[REQUIRED TASKS]
• 1. Please write out the passage of the AI code review excerpt between "Political considerations. Sometimes" and "no organisational awareness.", inclusive, with no changes.
• 2. According to the AI code review excerpt, roughly what share of reviews produce at least one auto-fix commit?

[PAGE EXCERPT]

· · · · ·

Instance A is configured as a "correctness reviewer" - focused on logic errors, edge cases, type safety, and test coverage
Instance B is configured as an "architecture reviewer" - focused on abstractions, coupling, naming, and maintainability

These perspectives naturally conflict in productive ways. Instance A might say "this function handles all edge cases correctly." Instance B might respond "yes, but it handles them by adding six parameters and a complex conditional - consider splitting this into smaller functions." That's a real design discussion.

What AI Review Catches That Humans Miss

I've been running this system for a few months, and it catches a category of issues that human reviewers consistently miss:

Exhaustive edge case analysis

AI reviewers will systematically check every branch, every null path, every error case. Humans skim. We focus on the "happy path" and spot-check a few edge cases. AI checks all of them.

Consistency with the rest of the codebase

A human reviewer knows the file they're looking at. An AI reviewer can (and does) grep the entire codebase to check if the pattern used in the PR matches the pattern used elsewhere. "This component uses useEffect for data fetching, but the other 12 components in this directory use useSWR."

Dependency and import issues

Circular imports, unused imports, imports from wrong layers. These are tedious for humans to check and trivial for AI.

What AI Review Misses That Humans Catch

It's not all sunshine. AI review has real blind spots:

Business context. "This changes the discount calculation" - an AI might verify it's mathematically correct but not know that the business recently changed the discount policy and this PR is implementing the old one.
Performance intuition. Humans with experience in a codebase know where the hot paths are. AI treats all code as equally important.
Political considerations. Sometimes a PR approach matters not because it's technically better, but because it aligns with (or conflicts with) a decision another team made. AI has no organisational awareness.

The Slack Thread Format

The Slack thread format turned out to be better than PR comments for AI-to-AI discussion. Here's why:

It's conversational. PR comments are attached to specific lines. Slack threads allow for higher-level discussion about approach and architecture.
It creates a narrative. You can read the thread top to bottom and understand the full review process, including what was considered and rejected.
It's non-blocking. The PR stays open and mergeable. The Slack thread is a record, not a gate.

Automatic Fix Commits

When both instances agree on a concrete fix (like "this variable should be renamed" or "this null check is missing"), one of them commits the fix directly to the PR branch. This is safe because:

The fix is small and specific (usually under 5 lines)
Both instances agreed on it
The existing CI pipeline validates the commit
I still do a final review before merging

In practice, about 40% of reviews result in at least one auto-fix commit. These are usually formatting, naming, or missing null checks - exactly the kind of nit-picks that make human review tedious.

My Review Role

I still review every PR before merging. But my review is now fundamentally different. Instead of line-by-line code inspection, I'm reading the AI review thread, checking their reasoning, and focusing on the things AI misses: business context, performance implications, and architectural alignment.

It's turned code review from my most dreaded task into something I actually find interesting. I'm reviewing decisions, not semicolons.

Getting Started

If you want to try this pattern, start simple. You don't need Slack integration or auto-fix commits on day one. Start with two sequential review passes - run one Claude Code instance to review a PR, then run another to review the first instance's review. Just that second layer of scrutiny catches a surprising number of issues.

· · · · ·

[EXTRACTED DATA]

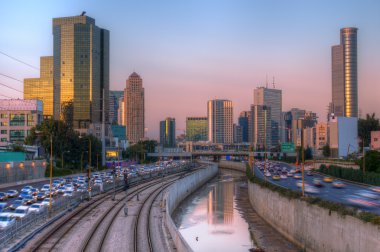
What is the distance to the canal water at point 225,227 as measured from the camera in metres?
52.5

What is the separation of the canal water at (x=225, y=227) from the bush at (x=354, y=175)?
20921mm

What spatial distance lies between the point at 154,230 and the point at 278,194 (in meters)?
20.0

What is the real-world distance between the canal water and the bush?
824 inches

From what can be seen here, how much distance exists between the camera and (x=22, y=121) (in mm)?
167250

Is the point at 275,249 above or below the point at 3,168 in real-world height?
below

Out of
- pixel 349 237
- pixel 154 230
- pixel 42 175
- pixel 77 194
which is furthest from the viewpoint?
Answer: pixel 42 175

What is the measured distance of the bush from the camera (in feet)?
261

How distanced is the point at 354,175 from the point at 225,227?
1440 inches

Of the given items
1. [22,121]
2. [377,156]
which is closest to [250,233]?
[377,156]

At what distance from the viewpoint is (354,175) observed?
9025cm

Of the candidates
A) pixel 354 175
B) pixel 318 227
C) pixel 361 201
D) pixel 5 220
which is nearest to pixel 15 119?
pixel 354 175

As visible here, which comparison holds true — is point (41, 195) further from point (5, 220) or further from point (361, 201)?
point (361, 201)

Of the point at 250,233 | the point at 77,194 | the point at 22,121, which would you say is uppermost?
the point at 22,121

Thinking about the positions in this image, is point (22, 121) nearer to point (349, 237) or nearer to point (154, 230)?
point (154, 230)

· · · · ·

[TASK ANSWERS]
• 1.
Political considerations. Sometimes a PR approach matters not because it's technically better, but because it aligns with (or conflicts with) a decision another team made. AI has no organisational awareness.

• 2. About 40% of reviews.